Les vrais visages du sionisme et de la paix Trumpiste !
Derrière les discours de paix et les prétentions diplomatiques, la réalité des décisions politiques de Donald Trump révèle un double standard flagrant. Avant même son accession à la présidence, il n’a cessé de clamer son ambition de ramener la paix dans le monde, allant jusqu’à aspirer au prestigieux Prix Nobel de la paix. Pourtant, ses actions, en particulier vis-à-vis du conflit israélo-palestinien, ont démontré un soutien inconditionnel à Israël, alimentant l’escalade de la violence dans la région.
Une rhétorique biaisée : compassion sélective et silence complice
Trump n’a eu de cesse de dénoncer les horreurs de la guerre, notamment en Ukraine, évoquant avec émotion les victimes et les destructions causées par le conflit. Mais lorsque Gaza est ravagée par les bombardements israéliens, ses discours deviennent silencieux. Pas un mot sur les milliers de civils palestiniens tués, blessés ou déplacés. Cette omission volontaire illustre une approche partiale du droit international et des droits humains, où certaines vies semblent avoir plus de valeur que d’autres selon les intérêts politiques et stratégiques en jeu.
Un soutien sans faille à Israël, même dans ses offensives les plus meurtrières
Pour préserver le gouvernement israélien d’extrême-droite et son allié politique Benjamin Netanyahou, Trump a multiplié les décisions favorisant Israël, souvent au détriment de la paix et de la stabilité régionale. Le feu vert donné aux colonisations illégales en Cisjordanie, la reconnaissance de Jérusalem comme capitale d’Israël, ou encore la pression exercée sur les pays arabes pour qu’ils normalisent leurs relations avec Israël sans contrepartie pour les Palestiniens, ne sont que quelques exemples de cette politique partiale.
Et aujourd’hui, dans un contexte où Israël mène une attaque meurtrière et génocidaire contre Gaza, le vrai visage trumpiste continue d’avoir des répercussions désastreuses. Le soutien américain à l’État hébreu permet à ce dernier de mener ses opérations militaires sans crainte de sanctions internationales.
Un projet de “paix” au service d’un seul camp
La “paix” version Trump ne repose pas sur la justice ou l’équité, mais sur un diktat imposé aux Palestiniens. Son “plan de paix”, surnommé “l’accord du siècle”, n’était en réalité qu’un projet visant à légitimer l’occupation israélienne, en écartant les revendications historiques du peuple palestinien. Ce plan ignorait les résolutions de l’ONU, bafouait le droit international et imposait aux Palestiniens une capitulation sous couvert de développement économique.
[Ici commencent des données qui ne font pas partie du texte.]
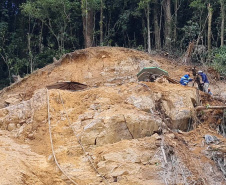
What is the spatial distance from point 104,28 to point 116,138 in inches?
521

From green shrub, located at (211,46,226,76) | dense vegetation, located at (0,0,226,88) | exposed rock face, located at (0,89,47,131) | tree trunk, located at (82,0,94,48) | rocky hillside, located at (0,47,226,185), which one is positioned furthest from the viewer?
tree trunk, located at (82,0,94,48)

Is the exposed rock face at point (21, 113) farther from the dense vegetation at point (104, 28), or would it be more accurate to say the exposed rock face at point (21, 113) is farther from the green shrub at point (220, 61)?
the green shrub at point (220, 61)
Ainsi, derrière les slogans de paix, Trump a en réalité nourri l’expansionnisme israélien et renforcé l’impunité de ses actions militaires. Sa vraie politique à Gaza continue d’alimenter les tensions, laissant la population palestinienne à la merci d’un système oppressif soutenu par les grandes puissances.
Dans ce contexte, il devient impératif de dénoncer cette mascarade diplomatique et d’exiger une approche équitable et juste du conflit, où le droit des peuples à l’autodétermination ne soit plus sacrifié sur l’autel des intérêts géopolitiques.